In [1]:
%matplotlib inline

# Transfer Learning
In this assignment, we will use the weights of a network pre-trained in a particular problem as starting point to train our CNN to a different problem. As training a network from scratch is time-consuming and demands a lot of data, this is a frequent strategy, specially if both datasets (the one used for pre-training and the target) shares similar structures/elements/concepts. 

This is specially true when working with images. Most filters learned in initial convolutional layers will detect low-level elements, such as borders, corners and color blobs, which are common to most problems in the image domain. 

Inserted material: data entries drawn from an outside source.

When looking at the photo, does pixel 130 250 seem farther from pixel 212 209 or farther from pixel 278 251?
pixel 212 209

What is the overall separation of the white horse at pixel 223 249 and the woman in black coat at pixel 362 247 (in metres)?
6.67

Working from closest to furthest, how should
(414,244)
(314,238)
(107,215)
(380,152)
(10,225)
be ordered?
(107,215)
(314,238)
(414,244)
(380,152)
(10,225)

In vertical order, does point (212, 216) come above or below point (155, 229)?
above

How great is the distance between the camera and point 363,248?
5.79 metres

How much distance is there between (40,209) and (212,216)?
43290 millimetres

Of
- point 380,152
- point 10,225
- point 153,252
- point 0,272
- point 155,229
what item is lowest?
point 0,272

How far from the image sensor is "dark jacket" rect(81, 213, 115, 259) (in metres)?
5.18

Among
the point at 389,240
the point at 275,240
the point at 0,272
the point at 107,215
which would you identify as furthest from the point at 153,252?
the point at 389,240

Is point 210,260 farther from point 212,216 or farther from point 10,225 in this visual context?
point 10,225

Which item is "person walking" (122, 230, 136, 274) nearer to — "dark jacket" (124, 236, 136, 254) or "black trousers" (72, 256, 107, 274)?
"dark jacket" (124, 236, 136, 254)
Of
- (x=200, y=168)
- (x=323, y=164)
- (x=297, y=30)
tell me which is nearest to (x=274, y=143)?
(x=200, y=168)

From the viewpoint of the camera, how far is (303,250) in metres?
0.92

In this notebook, we will load the SqueezeNet architecture trained in the ImageNet dataset and fine-tune it to CIFAR-10.

## Imports

In [2]:
import os
import numpy as np
from time import time
from random import sample, seed
seed(42)
np.random.seed(42)

import matplotlib.pyplot as plt
# plt.rcParams['figure.figsize'] = (15,15) # Make the figures a bit bigger

# Keras imports
from keras.layers import Input, Convolution2D, MaxPooling2D, Activation, concatenate, Dropout, GlobalAveragePooling2D
from keras.models import Model
from keras import regularizers
from keras.optimizers import Adam
from keras.utils import np_utils
from keras.preprocessing.image import load_img, img_to_array
from keras.datasets import cifar10
from keras.callbacks import TensorBoard
from sklearn.model_selection import StratifiedShuffleSplit
from sklearn.preprocessing import StandardScaler

#Utility to plot
def plotImages(imgList):
    for i in range(len(imgList)):
        plotImage(imgList[i])
        
        
def plotImage(img):
    fig = plt.figure(figsize=(3,3))
    ax = fig.add_subplot(111)

    ax.imshow(np.uint8(img), interpolation='nearest')
    plt.show()

Using TensorFlow backend.


## SqueezeNet definition
These methods define our architecture and load the weights obtained using ImageNet data.

In [3]:
# Fire Module Definition
sq1x1 = "squeeze1x1"
exp1x1 = "expand1x1"
exp3x3 = "expand3x3"
relu = "relu_"

def fire_module(x, fire_id, squeeze=16, expand=64):
    s_id = 'fire' + str(fire_id) + '/'

    channel_axis = 3

    x = Convolution2D(squeeze, (1, 1), padding='valid', name=s_id + sq1x1)(x)
    x = Activation('relu', name=s_id + relu + sq1x1)(x)

    left = Convolution2D(expand, (1, 1), padding='valid', name=s_id + exp1x1)(x)
    left = Activation('relu', name=s_id + relu + exp1x1)(left)

    right = Convolution2D(expand, (3, 3), padding='same', name=s_id + exp3x3)(x)
    right = Activation('relu', name=s_id + relu + exp3x3)(right)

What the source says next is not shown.